ブラジルの大学における遠隔教育の広がりについては以前の報告書でも述べた通りですが、最近発表されたアニジオ・テイシェイラ国家教育調査・研究院(INEP)およびブラジル教育省(MEC)の調査結果から、2011年から2021年にかけて、通信課程の大学への入学者が474%増えたことが明らかになりました。
この流れは民間の大学においてみられるもので、2019年に通信課程の在籍者数は通学課程のそれを上回り、2021年にはその割合が70.5%となり、1673万6850人が通信課程に在籍する計算となりました。
一方、遠隔教育を比較的低価格で提供することにおいて、懸念されるのは教育の質と職業訓練としての効果です。地理的、経済的な理由で高等教育を受けられなかった人々が大学教育を受けられる、就労に必要な知識や技術の提供が可能になるなど遠隔教育には様々なメリットがありますが、知識の提供・応用をいかに確実に行うかという課題があります。また、自己の成長や他者との共存において重要となる、教員や他の学生とのコミュニケーションや交流のスキルも、対面での交流の機会が失われることで衰えていきます。
また、調査で明らかになった別の問題として、化学や物理学などの教員養成課程を希望する人が減っていることが挙げられます。これら課程の在籍者は公立大学においては定員の50%、民間の大学においてはわずか3%にとどまっており、これらの学問の教員不足や化学業界など関連セクターにおける人材不足が懸念されることから、学生の関心を喚起するためのこれら職業の価値の見直しが求められます。

----

取り組む課題:
1) 遠隔教育の文章によると、2011年から2021年にかけて通信課程の大学への入学者はどれだけ増えましたか。
2) 次の(a)〜(c)が遠隔教育の文章の内容と合っているかどうか、それぞれ「はい」か「いいえ」で答え、判断の根拠となる本文の語句をそのまま引用してください。
(a) 2019年に、通信課程の在籍者数が通学課程の在籍者数を上回った。
(b) 化学や物理学などの教員養成課程の在籍者は、民間の大学では定員の50%である。
(c) 遠隔教育は比較的高価格で提供されている。
3) 遠隔教育の文章のうち、「また、調査で明らかになった別」を含む語句で始まり「価値の見直しが求められます。」で終わる部分を、一字も変えずに打ち直してください。
これらの記録はここでの作業には一切関わりません。

データ一覧:
----

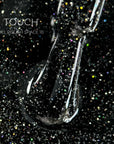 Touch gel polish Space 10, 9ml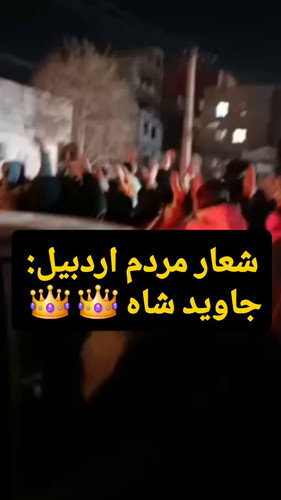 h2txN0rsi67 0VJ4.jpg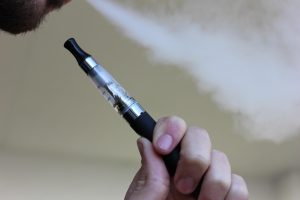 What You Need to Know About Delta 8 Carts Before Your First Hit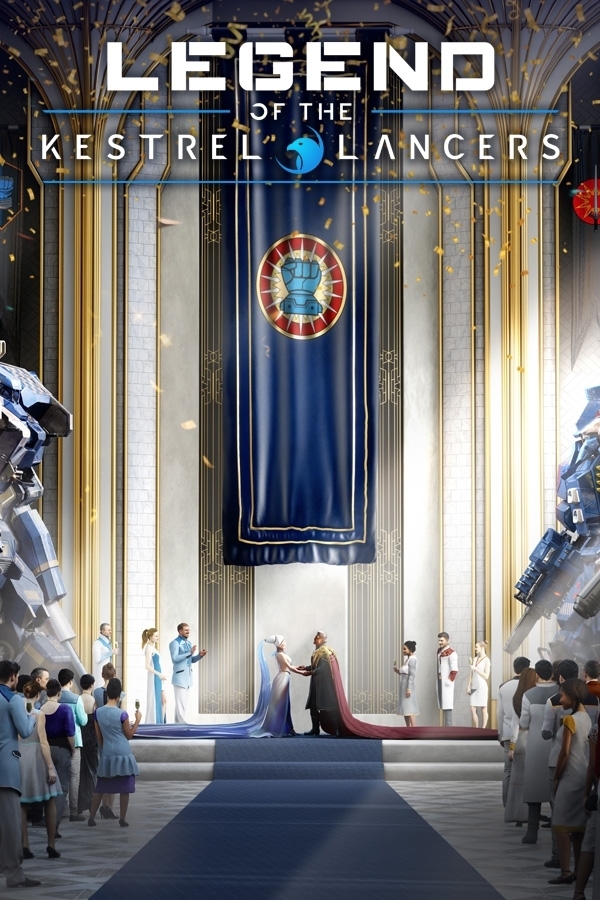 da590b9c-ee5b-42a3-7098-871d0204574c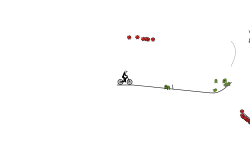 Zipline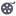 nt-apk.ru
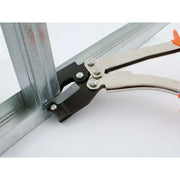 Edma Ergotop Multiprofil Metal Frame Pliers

----

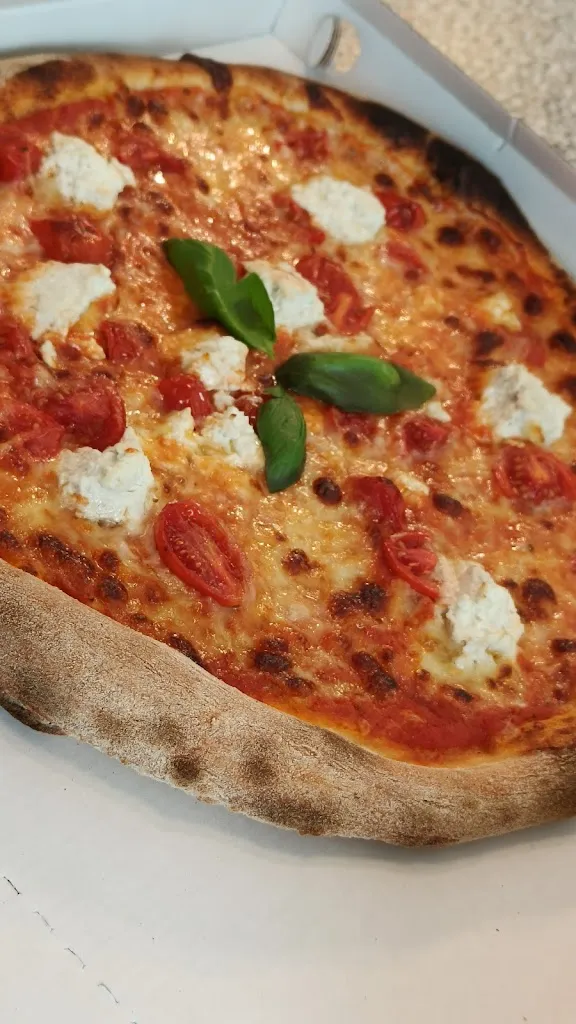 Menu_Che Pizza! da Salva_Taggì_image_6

----

解いた問題:
1) 474%増えました。

2)
(a) はい。「2019年に通信課程の在籍者数は通学課程のそれを上回り」
(b) いいえ。「民間の大学においてはわずか3%にとどまっており」
(c) いいえ。「遠隔教育を比較的低価格で提供することにおいて」

3)
また、調査で明らかになった別の問題として、化学や物理学などの教員養成課程を希望する人が減っていることが挙げられます。これら課程の在籍者は公立大学においては定員の50%、民間の大学においてはわずか3%にとどまっており、これらの学問の教員不足や化学業界など関連セクターにおける人材不足が懸念されることから、学生の関心を喚起するためのこれら職業の価値の見直しが求められます。